■ **CONSIGNE**:
Dans le texte sur le vocabulaire de l'économie distributive, quel verbe Guy Oostenbroek suggère-t-il d'employer à la place d'« investir » pour des choses non rentables comme les crèches ?

■ **TEXTE EXTRAIT**:

Changeons de vocabulaire !

Tribune libre
par  M.-L. DUBOIN
Publication : décembre 2000
Mise en ligne : 24 mars 2009

« Dans l’édito du N°1002 de M-L D qui semble s’adresser aux nouveaux abonnés, une précision s’impose quant à la définition exacte des mots que nous employons en “économie”, nous écrit Guy Oostenbroek, qui ajoute : « Si nous parlons économie distributive, si nous souhaitons voir s’instaurer ce modèle différent dans les rapports sociaux économiques, nous devons dès maintenant nous démarquer totalement de l’économie traditionnelle. Non seulement par nos thèses mais également par les termes que nous utilisons pour les expliciter. En ED nous n’investissons pas, nous ne finançons pas, et il est nécessaire que ceux qui veulent un changement en soient bien informés et parfaitement conscients. »

Pour nous aider dans notre choix de termes, notre ami a joint à sa lettre les définitions, ex-traites du dictionnaire, des mots capitalisme, charité, collectif, collectivisme, communisme, dirigisme, droit, équité, etc., jusquà solidarité.

Il poursuit « Il faudrait une bonne fois définir la monnaie de consommation et surtout la “valeur” de celle-ci. Jusqu’à présent, aucune monnaie n’a de valeur puisqu’à leur origine, leur constituant n’avait pas de mesure…monétaire », reprenant ainsi les explications qu’il a développées sous le titre “Périmée cette monnaie-là !” [1]. Il ajoute « à la fin de l’article [2] sur la monnaie distributive il est question “d’investissements nécessaires”. Si le verbe investir signifie “placer des capitaux afin de les faire fructifier”, on ne peut investir en ED puisque la monnaie ne peut pas rapporter. Même dans notre actuelle économie …il serait souhaitable de choisir un autre mot, approvisionner par exemple, quand il s’agit d’investir dans des choses non rentables, des crèches, etc. » Il conclut « La phraséologie de l’ED doit impérativement se singulariser. »

■ **MATÉRIEL FOURNI**:
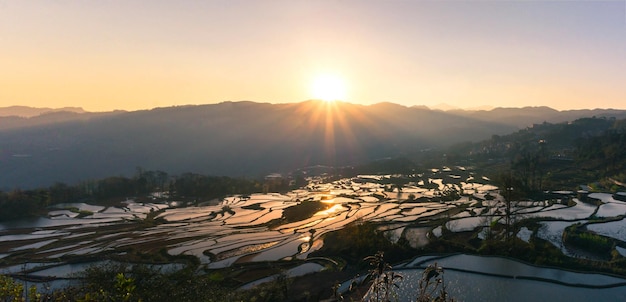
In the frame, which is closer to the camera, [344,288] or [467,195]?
[344,288]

■ **RÉPONSE ATTENDUE**:
Il suggère le verbe « approvisionner ».